Saved entries
• • •

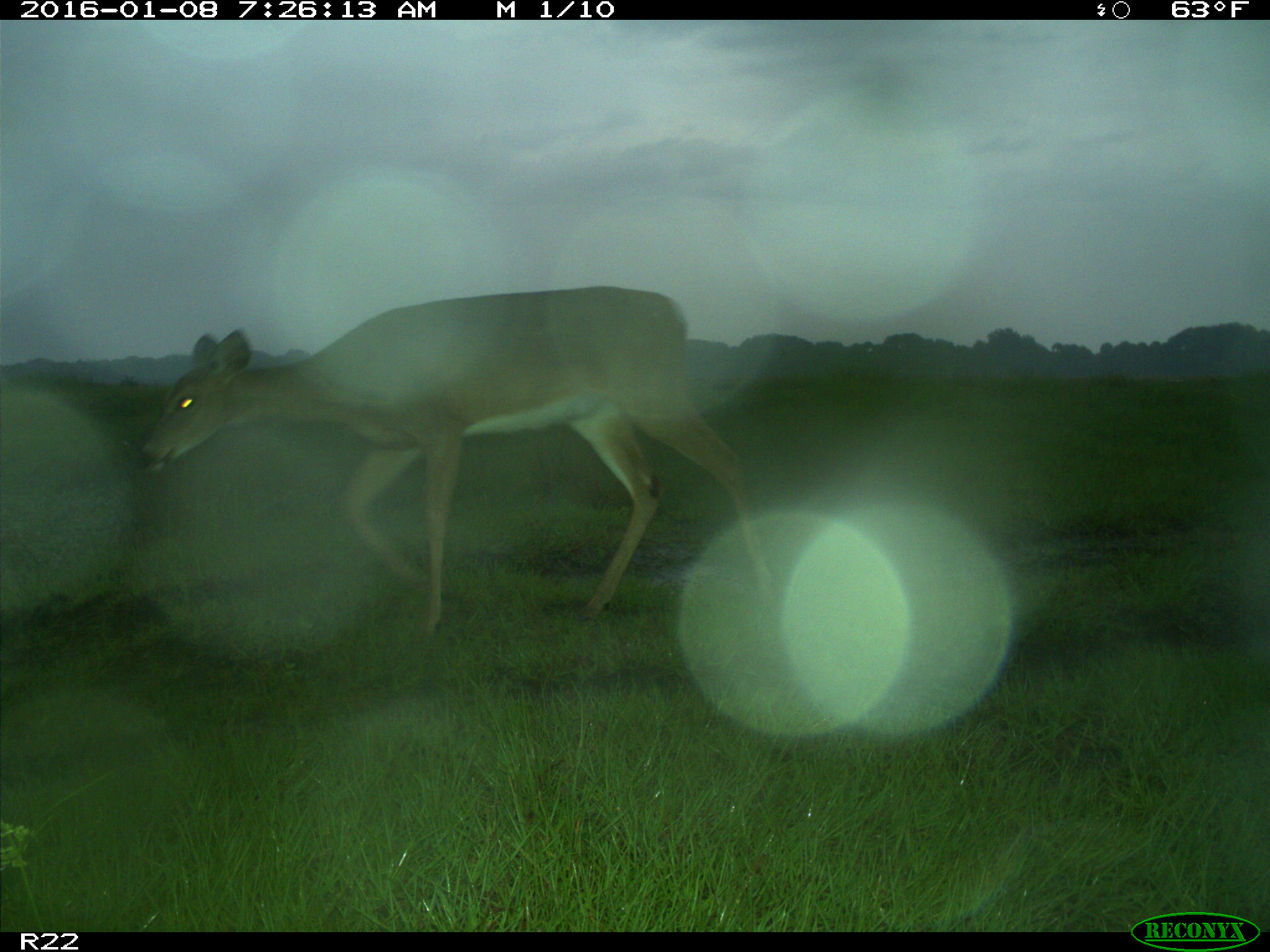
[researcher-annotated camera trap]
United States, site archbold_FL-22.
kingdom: Animalia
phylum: Chordata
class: Mammalia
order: Artiodactyla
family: Cervidae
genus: Odocoileus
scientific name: Odocoileus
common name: deer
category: unidentified deer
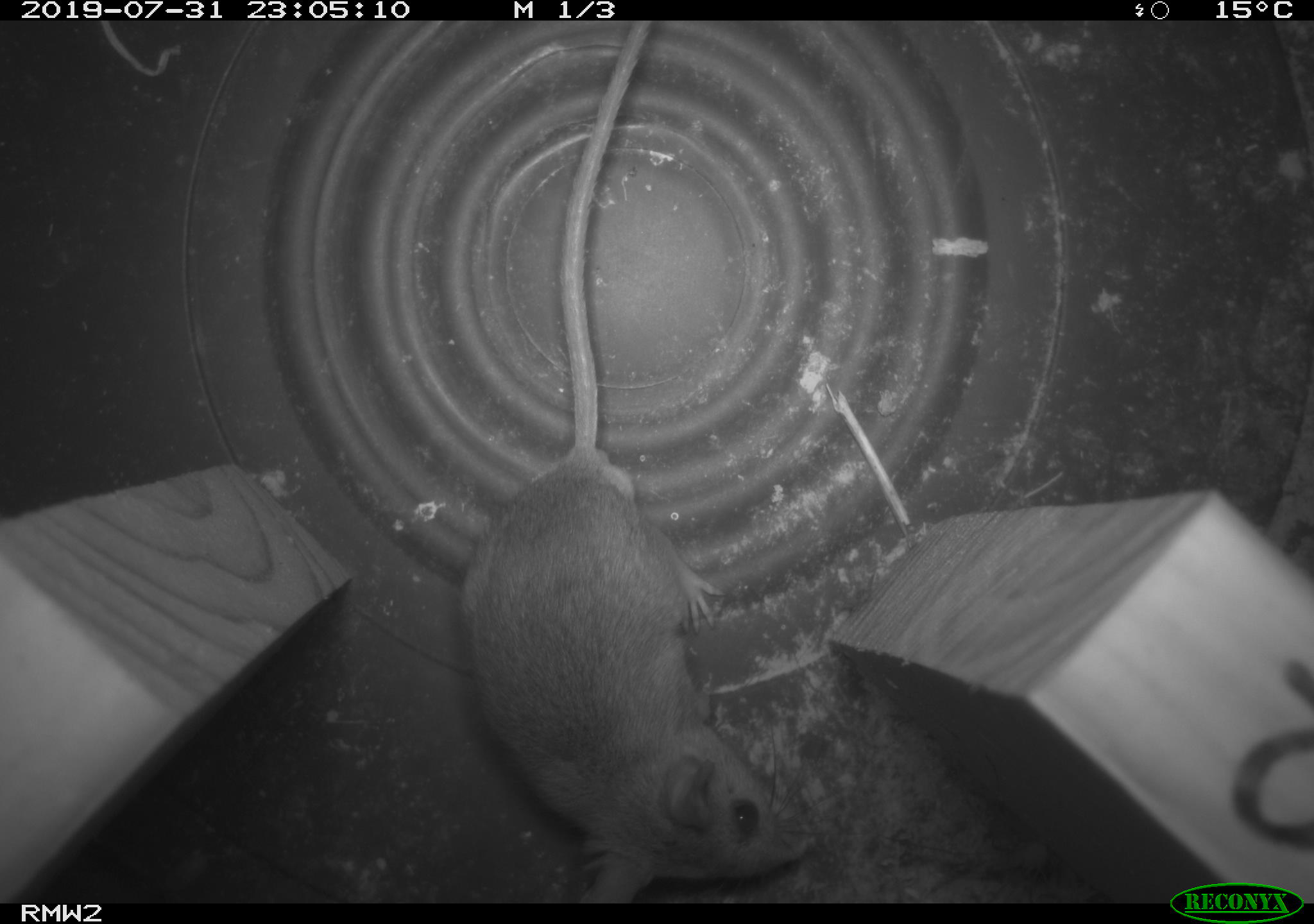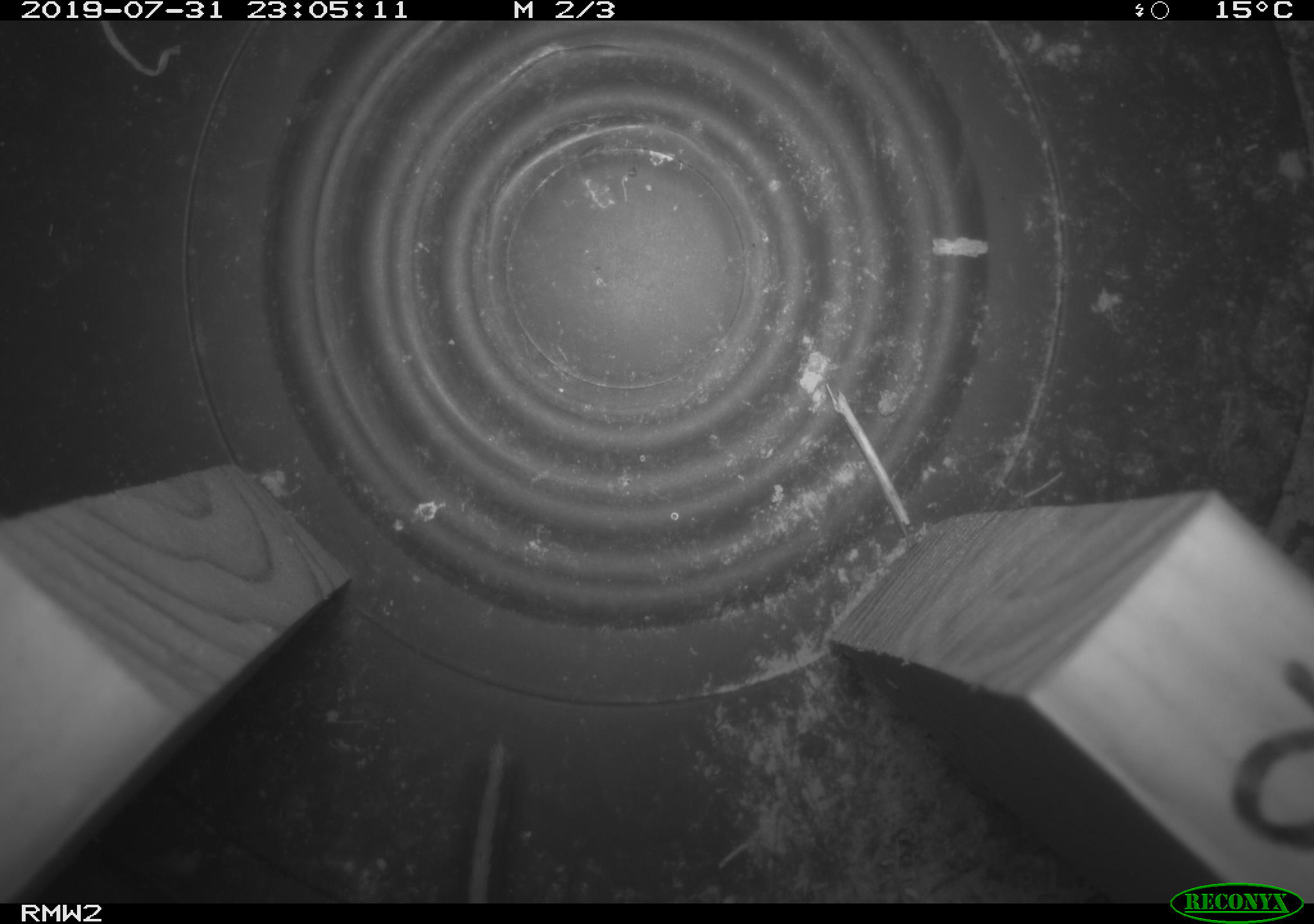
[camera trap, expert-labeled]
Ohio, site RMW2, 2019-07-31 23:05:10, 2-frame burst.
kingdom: Animalia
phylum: Chordata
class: Mammalia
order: Rodentia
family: Cricetidae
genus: Peromyscus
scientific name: Peromyscus leucopus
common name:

• • •

Word for word, give the data above again, without any images.

== SOLUTION TO THIS EXERCISE ==
[researcher-annotated camera trap]
United States, site archbold_FL-22.
kingdom: Animalia
phylum: Chordata
class: Mammalia
order: Artiodactyla
family: Cervidae
genus: Odocoileus
scientific name: Odocoileus
common name: deer
category: unidentified deer
[camera trap, expert-labeled]
Ohio, site RMW2, 2019-07-31 23:05:10, 2-frame burst.
kingdom: Animalia
phylum: Chordata
class: Mammalia
order: Rodentia
family: Cricetidae
genus: Peromyscus
scientific name: Peromyscus leucopus
common name:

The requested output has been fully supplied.